Sucesos
Legítima defensa en el Código Penal: ¿qué pasa si mato al ladrón que entra en mi casa?


Actualizado el 13/08/2021 a las 12:09
La casa es para muchos su refugio, su más preciado tesoro, un hogar en definitiva en el que sentirse seguro, más aún tras año y medio de pandemia y un confinamiento estricto en la primavera de 2020. Por eso, una las principales preocupaciones de los españoles es que un intruso entre en su domicilio. Pueden ser okupas, y entonces hay que mirar con lupa el Código Penal porque acciones como cortar la luz o el agua a los okupas tienen consecuencias, o pueden ser ladrones.
En este último caso, un suceso ocurrido el 1 de agosto de madrugada en Ciudad Real ha provocado muchas dudas sobre la legítima defensa. Esa noche, y según fuentes de la Policía Nacional, un hombre de 77 años escuchó ruidos en su finca y, al ir a comprobar qué pasaba, vio junto a la vivienda a una persona que estaba forzando la entrada, por lo que realizó varios disparos con una escopeta de caza. El supuesto asaltante, de 35 años, falleció y al anciano fue detenido.
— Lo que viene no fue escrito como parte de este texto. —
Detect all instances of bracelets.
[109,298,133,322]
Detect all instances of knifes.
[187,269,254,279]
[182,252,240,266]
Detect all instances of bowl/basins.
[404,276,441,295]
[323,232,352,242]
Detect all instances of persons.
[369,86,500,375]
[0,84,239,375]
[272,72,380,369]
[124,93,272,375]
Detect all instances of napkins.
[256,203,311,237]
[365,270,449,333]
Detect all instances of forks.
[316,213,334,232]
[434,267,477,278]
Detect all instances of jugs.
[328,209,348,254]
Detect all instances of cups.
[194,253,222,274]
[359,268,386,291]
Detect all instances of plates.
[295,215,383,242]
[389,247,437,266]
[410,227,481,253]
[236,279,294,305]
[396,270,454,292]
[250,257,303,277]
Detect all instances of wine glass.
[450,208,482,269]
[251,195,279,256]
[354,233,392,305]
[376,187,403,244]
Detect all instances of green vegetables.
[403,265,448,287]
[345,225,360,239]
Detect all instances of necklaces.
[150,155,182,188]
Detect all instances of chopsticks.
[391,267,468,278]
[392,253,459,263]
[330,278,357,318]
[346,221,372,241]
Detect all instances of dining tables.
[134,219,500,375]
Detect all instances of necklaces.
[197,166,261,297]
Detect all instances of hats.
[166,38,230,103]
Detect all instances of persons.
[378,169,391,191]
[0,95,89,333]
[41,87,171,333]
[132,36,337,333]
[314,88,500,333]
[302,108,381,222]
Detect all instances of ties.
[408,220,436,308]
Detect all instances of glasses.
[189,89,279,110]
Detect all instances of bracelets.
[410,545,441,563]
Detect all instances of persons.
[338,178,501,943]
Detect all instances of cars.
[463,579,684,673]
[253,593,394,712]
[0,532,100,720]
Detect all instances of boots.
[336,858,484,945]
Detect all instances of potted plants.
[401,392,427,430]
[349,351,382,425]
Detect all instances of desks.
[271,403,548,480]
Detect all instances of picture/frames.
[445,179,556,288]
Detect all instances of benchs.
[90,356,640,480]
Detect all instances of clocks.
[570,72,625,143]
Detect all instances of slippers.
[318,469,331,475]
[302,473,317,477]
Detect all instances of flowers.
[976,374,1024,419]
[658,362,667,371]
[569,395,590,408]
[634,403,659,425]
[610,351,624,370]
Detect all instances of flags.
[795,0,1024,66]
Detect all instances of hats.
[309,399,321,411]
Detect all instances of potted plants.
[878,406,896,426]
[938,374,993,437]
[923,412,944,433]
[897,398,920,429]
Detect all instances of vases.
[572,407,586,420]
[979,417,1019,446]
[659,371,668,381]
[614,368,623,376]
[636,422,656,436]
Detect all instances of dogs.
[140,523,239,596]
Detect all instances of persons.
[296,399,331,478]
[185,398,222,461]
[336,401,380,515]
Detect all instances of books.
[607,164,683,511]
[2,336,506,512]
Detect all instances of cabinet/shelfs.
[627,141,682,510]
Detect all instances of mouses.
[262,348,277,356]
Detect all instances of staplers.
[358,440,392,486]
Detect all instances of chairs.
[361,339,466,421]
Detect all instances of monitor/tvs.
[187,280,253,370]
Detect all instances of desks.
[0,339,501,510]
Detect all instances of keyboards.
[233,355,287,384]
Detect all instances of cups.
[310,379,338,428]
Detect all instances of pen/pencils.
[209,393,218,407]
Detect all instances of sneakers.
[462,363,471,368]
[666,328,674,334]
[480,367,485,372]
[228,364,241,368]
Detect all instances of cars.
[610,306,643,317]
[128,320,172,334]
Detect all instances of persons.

Pese a que su abogado alega que actuó para protegerse de un asalto en su propia casa, la titular del Juzgado de Primera Instancia e Instrucción número 5 de Ciudad Real decretó prisión comunicada y sin fianza para el acusado.
Si echamos la vista atrás, el llamado caso Tous protagonizó portadas y horas de radio y televisión. En 2006, Lluís Corominas, yerno de los Tous y coordinador de la seguridad de la familia, mató a uno de los asaltantes que había entrado en el chalet familiar para robar, al justificar que vio a uno de los sospechosos realizar un movimiento extraño que le hizo pensar que tenía un arma.
Finalmente llegó a un acuerdo con la Fiscalía aceptando una condena de 2 años de prisión que le fue suspendida, si bien en una primera sentencia se le absolvía del delito de homicidio al entender el Jurado que el acusado actuaba en legítima defensa.
LA LEGÍTIMA DEFENSA
Para considerar que un acto se ha obrado en legítima defensa hay que acudir al artículo 20.4 del Código Penal. En este artículo se describen los requisitos que han de darse para que una persona esté exenta de responsabilidad criminal, o para actuar también como atenuante cuando no concurren todas las circunstancias.
Como señalan abogados penalistas, la defensa ha de ser racional y proporcional a la agresión recibida. La necesidad racional hace referencia a que no exista otra posibilidad menos dañosa para impedir la agresión y, en segundo lugar, a la adecuación del medio, en el sentido de medio adecuado para impedir la agresión dentro de los límites de la necesidad.
Tiene que haber además falta de provocación suficiente previa por la persona que se defiende de la agresión. Y finalmente se exige que concurra en la persona que se defiende de la agresión el elemento subjetivo consistente en que su intención última sea defenderse
Si de la prueba que se practique se acredita que el agresor no iba armado, difícilmente sería de aplicación la eximente de legítima defensa, aunque puede ser reconocida como una circunstancia atenuante rebaje la condena.
De ser condenado por homicidio, el hombre de 77 años se podría enfrentar a una condena de entre 10 y 15 años de prisión.